I am almost there, another two weeks and this year of educating myself at the ripe old age of forty-five will be complete.  I can’t believe I did it (almost).  It has been a challenge balancing family, home and school. There were many a day when I wish I hadn’t started this journey, but the stubborn side of me was not going to start something without finishing.  I was not about to show my kids that failing or quitting was an option.

So here I am facing the finish line in this most challenging journey. Believe it or not I think I might miss it when I’m done.  It has been a constant companion and has allowed me the opportunity to realize that I am still an intelligent person with the ability to learn new things.  Being a stay at home mom made me feel like my mind was turning into a bowl full of jelly  but now I realize I didn’t lose anything.  Instead, I see that the years I dedicated myself to my family taught me to be patient, determined, organized and creative, all traits that allowed me to be successful in my studies.

With the finish line in site I am racing forward, propelled by the pride in my accomplishment.  My arms stretched in front of me reaching for the ribbon, preparing myself to throw up my hands in victory, I catch something out of the corner of my eye.  Far in the distance I see yet another black and white banner stretched across the path.  In celebrating my victory for this grand accomplishment I realize that the finish line of this journey is merely the starting line to my next great challenge!

Much like a runner, I look forward to my next race.  Instead of fearing it, my year of training has given me the tools and confidence I need to take my place in the starting blocks with the expectation of running a personal best. I look to the stands and see my husband and children.  In their faces I see the reflections of the past year and I realize that when I was tired or discouraged it was their support that lifted me back to my feet.  It was their hands that put the laundry into the machine or the dinner on the table when I was unable to.  This next race I will run for them as well as for myself.

Thank you for the support and I can only hope in return I have made you proud and taught you a few things.  From my example I hope you see that you are never too old to start something new, with hard work and determination you can accomplish anything and most importantly, never give up!

I’ll Take Another

Coffee that is.  I’ll take another coffee.  I hate Monday mornings.  Especially when it is dark and dreary.

The dishwasher is looking at me wondering when I am going to empty it. The washing machine is getting impatient waiting for the first of many loads to get started.  My running shoes are sitting at the door in hopes of a brisk morning walk.  My text books are curious as to whether or not they will be cracked open today.

My familiar friends are waiting with anticipation to see which one I will choose to tackle first today.  You will have to wait a little longer my friends.  As for now…I’ll take another coffee instead.

Why does the thought of having another coffee instead of tackling the daily chores of a stay at home mom make me feel guilty.  I hate that I feel like I have to be “doing” something all the time.  I am not entitled to just sit and relax.  It is that whole stereotype of the stay at home mom eating bon-bons and watching Soap Opera’s that I am  fighting.

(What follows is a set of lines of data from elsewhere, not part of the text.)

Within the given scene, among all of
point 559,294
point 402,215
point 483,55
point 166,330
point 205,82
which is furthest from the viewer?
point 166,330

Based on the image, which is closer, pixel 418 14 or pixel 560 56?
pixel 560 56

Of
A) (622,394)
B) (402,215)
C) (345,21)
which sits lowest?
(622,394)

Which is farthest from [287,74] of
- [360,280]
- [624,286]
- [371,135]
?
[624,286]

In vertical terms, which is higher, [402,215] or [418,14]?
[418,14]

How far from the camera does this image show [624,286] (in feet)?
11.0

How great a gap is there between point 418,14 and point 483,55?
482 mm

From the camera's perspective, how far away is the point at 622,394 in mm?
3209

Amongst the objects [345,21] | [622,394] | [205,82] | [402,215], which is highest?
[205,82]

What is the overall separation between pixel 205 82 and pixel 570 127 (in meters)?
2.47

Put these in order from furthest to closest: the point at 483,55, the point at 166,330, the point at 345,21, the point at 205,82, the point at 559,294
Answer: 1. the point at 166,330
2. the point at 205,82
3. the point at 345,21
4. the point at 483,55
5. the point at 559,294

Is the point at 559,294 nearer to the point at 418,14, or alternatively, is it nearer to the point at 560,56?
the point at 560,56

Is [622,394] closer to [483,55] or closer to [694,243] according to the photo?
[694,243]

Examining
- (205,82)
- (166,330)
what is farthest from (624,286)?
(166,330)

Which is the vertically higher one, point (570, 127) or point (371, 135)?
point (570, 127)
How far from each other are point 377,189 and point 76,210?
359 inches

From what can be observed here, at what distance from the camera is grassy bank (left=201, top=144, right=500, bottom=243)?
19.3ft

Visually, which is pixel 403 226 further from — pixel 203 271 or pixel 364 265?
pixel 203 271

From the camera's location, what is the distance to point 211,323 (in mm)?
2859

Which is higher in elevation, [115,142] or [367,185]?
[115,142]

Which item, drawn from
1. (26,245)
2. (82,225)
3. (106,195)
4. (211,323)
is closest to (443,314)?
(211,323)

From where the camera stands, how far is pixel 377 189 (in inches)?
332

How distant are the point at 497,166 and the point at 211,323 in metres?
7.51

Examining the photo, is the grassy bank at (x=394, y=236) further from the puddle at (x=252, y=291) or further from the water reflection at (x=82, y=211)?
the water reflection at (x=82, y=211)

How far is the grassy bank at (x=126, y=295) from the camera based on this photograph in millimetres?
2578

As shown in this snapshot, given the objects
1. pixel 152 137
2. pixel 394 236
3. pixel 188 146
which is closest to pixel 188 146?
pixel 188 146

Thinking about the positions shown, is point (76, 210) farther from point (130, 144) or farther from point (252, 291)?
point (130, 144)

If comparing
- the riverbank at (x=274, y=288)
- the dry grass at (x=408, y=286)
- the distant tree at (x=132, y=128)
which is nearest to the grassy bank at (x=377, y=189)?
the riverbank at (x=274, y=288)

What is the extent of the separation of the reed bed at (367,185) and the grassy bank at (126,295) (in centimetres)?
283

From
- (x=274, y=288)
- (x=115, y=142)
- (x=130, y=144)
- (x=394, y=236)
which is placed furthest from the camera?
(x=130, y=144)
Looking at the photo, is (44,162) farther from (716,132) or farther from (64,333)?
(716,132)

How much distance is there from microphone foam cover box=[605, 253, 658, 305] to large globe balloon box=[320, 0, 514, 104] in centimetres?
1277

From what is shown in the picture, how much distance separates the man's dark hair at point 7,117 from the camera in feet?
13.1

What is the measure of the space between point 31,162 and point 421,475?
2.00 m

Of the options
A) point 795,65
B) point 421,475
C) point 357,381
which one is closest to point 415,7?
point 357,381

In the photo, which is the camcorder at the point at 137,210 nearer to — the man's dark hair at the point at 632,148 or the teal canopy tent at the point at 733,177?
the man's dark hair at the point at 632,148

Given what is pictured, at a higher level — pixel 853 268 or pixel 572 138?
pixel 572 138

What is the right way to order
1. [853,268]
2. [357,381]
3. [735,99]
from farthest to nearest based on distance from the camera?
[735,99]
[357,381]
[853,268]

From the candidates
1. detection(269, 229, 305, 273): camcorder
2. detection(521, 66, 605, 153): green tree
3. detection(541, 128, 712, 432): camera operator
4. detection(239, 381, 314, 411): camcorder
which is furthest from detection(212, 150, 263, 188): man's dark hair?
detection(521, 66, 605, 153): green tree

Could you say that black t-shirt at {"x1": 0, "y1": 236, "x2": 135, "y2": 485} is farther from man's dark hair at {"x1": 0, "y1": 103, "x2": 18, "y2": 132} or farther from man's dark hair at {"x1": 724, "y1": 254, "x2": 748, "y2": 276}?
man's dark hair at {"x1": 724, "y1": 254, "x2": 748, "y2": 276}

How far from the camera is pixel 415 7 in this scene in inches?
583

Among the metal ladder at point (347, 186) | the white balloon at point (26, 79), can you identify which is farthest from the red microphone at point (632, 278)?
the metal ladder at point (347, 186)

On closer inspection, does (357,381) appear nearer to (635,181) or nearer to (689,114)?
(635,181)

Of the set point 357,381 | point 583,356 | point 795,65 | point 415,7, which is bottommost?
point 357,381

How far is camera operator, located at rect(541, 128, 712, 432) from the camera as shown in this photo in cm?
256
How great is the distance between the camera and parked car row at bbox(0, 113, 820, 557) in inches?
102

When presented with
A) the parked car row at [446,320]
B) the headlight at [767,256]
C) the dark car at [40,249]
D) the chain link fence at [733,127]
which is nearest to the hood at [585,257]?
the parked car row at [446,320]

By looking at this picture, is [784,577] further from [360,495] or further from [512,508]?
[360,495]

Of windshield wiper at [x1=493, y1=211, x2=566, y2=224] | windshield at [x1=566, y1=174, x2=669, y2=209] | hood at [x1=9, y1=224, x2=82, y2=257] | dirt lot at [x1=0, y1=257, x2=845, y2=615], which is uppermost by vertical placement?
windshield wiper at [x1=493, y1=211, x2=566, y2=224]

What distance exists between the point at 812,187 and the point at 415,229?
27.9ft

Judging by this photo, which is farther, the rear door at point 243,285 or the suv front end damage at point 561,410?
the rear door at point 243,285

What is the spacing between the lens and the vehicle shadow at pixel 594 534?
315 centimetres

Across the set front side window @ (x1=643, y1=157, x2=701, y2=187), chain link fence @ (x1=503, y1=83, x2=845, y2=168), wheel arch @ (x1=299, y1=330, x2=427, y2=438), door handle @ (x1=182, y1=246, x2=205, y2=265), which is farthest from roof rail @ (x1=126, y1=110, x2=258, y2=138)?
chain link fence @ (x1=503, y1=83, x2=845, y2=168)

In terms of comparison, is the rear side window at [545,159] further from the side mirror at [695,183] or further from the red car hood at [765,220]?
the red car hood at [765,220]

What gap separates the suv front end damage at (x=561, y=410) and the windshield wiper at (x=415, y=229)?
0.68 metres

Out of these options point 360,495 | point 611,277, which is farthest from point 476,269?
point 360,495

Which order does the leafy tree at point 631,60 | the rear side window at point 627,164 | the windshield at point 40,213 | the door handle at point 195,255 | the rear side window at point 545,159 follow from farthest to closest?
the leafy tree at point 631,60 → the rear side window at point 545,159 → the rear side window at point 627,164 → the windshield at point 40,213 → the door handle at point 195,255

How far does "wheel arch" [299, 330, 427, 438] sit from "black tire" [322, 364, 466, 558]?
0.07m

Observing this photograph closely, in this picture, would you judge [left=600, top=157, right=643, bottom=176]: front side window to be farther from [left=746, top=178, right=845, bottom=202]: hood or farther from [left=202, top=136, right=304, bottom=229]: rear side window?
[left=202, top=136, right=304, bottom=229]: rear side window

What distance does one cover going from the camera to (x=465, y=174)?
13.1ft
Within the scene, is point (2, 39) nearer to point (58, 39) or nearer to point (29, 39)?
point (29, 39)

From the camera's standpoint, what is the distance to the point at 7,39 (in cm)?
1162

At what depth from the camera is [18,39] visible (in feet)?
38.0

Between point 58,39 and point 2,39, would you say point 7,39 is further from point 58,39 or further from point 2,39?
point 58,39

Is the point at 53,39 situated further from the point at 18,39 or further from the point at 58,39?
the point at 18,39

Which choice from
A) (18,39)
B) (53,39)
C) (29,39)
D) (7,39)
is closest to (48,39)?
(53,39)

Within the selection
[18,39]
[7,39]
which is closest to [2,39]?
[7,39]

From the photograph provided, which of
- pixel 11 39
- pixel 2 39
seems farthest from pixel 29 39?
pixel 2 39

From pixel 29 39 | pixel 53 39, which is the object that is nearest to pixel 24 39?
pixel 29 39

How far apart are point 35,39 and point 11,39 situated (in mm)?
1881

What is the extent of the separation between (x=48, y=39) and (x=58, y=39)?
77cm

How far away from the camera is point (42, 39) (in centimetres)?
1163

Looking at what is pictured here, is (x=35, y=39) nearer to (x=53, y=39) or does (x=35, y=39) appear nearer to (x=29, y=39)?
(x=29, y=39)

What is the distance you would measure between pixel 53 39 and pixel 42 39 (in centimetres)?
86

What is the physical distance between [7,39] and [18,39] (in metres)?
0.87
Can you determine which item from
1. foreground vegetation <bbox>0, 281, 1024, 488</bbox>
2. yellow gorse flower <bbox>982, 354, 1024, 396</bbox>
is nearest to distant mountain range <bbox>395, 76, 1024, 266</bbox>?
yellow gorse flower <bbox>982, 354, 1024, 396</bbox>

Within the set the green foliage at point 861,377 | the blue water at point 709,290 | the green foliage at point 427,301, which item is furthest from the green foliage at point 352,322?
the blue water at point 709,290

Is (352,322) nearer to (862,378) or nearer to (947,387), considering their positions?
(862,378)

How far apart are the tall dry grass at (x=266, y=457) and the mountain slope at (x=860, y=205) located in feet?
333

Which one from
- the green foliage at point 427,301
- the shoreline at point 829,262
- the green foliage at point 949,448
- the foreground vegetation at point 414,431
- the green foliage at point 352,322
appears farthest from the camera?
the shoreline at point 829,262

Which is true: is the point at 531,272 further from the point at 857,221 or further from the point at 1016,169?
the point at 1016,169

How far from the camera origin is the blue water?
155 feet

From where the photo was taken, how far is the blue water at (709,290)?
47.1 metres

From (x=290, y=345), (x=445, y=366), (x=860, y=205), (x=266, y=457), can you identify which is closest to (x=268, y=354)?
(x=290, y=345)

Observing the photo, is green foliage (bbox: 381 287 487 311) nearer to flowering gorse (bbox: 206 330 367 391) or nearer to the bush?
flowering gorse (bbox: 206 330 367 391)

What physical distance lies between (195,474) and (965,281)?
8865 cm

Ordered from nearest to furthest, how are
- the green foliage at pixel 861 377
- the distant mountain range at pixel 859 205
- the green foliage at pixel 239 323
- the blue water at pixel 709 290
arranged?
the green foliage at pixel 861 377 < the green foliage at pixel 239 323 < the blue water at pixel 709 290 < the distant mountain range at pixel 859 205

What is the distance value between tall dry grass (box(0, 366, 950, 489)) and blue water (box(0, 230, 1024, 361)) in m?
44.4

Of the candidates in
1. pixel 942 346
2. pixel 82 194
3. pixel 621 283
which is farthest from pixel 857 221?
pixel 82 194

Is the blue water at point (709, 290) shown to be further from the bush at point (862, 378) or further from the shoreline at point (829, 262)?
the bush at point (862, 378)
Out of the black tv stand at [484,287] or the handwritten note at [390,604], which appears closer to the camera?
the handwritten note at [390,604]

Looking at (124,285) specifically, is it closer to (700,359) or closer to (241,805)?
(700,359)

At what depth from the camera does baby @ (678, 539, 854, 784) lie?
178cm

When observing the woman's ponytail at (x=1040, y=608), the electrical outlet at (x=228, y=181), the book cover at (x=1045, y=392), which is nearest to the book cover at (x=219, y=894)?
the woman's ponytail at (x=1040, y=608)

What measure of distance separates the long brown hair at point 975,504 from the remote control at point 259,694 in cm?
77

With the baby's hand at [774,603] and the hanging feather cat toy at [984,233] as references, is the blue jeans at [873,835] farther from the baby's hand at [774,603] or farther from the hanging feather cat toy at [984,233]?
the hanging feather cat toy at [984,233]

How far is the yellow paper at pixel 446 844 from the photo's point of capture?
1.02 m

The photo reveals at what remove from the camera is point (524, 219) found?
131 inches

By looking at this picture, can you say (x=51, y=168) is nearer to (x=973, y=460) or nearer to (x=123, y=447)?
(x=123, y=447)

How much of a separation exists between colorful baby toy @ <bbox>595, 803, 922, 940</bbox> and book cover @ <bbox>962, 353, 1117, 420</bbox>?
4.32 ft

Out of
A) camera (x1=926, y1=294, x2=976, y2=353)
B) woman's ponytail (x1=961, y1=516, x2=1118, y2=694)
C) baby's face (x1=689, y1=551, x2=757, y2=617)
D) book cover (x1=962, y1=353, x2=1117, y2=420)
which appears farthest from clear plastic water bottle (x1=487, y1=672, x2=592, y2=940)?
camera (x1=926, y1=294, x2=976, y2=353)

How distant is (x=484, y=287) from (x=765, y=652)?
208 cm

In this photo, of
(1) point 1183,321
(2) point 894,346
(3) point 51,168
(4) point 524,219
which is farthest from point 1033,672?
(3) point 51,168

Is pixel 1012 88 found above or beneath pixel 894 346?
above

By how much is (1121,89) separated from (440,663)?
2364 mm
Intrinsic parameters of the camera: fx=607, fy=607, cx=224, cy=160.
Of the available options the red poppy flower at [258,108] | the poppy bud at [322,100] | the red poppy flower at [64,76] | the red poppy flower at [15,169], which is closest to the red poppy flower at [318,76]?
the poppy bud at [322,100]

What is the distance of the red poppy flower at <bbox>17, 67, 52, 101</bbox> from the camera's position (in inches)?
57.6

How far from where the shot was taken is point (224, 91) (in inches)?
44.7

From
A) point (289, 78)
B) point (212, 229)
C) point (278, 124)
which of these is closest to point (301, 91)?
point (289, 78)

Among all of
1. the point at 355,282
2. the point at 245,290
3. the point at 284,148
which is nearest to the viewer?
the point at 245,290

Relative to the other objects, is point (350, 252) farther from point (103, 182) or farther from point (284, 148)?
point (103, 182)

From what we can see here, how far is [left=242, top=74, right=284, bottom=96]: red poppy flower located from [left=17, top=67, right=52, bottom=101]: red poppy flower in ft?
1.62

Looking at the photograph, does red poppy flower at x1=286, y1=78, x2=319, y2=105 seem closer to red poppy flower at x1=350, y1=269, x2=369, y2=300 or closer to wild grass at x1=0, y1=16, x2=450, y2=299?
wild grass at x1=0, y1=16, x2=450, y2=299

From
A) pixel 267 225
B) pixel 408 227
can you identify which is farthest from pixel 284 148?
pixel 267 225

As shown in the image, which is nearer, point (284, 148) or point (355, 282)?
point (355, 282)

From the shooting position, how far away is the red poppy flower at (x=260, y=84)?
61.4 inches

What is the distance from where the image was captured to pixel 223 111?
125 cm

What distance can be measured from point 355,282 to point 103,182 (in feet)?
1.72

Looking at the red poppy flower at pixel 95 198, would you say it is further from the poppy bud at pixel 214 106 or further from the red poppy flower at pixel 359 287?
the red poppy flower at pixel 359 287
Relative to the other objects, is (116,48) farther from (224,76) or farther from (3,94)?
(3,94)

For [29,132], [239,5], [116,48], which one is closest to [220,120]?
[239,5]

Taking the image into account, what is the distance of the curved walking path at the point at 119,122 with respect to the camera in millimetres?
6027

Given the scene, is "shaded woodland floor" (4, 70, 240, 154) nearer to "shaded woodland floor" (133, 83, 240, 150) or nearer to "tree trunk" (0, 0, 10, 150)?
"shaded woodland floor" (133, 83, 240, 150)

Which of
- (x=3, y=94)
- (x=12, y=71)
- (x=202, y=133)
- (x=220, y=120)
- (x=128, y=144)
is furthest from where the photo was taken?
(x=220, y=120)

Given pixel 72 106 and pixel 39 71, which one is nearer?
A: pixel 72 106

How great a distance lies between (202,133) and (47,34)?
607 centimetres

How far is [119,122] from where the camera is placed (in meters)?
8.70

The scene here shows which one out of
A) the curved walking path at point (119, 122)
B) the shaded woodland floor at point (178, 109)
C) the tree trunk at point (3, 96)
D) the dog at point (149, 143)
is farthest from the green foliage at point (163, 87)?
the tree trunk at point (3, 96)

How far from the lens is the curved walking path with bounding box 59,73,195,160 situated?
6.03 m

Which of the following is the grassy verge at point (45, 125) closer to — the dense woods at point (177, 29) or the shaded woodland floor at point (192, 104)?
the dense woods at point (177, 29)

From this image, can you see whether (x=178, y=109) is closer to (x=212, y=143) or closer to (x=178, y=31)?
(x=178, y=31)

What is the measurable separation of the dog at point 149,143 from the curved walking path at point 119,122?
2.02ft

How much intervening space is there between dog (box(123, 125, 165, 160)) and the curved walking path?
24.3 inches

I’ve been doing this stay at home thing for almost eight-teen years, minus the last attempt to go back to work before “the move.”  It is just now that I have given myself permission to wear sweats, a pony tail and no make-up if I feel like it.  Up to this point it has been “proper attire”, full make-up and hair fully styled.

Why do stay-at-home mom’s feel the need to justify what we do with our time? (Or is it just me?)  It is an honorable job with little reward and no real recognition.  I need to stop apologizing for what I do and if I want to have another cup of coffee, so be it.  After all I can’t clock out at 4:00 and claim that my job is done for the day.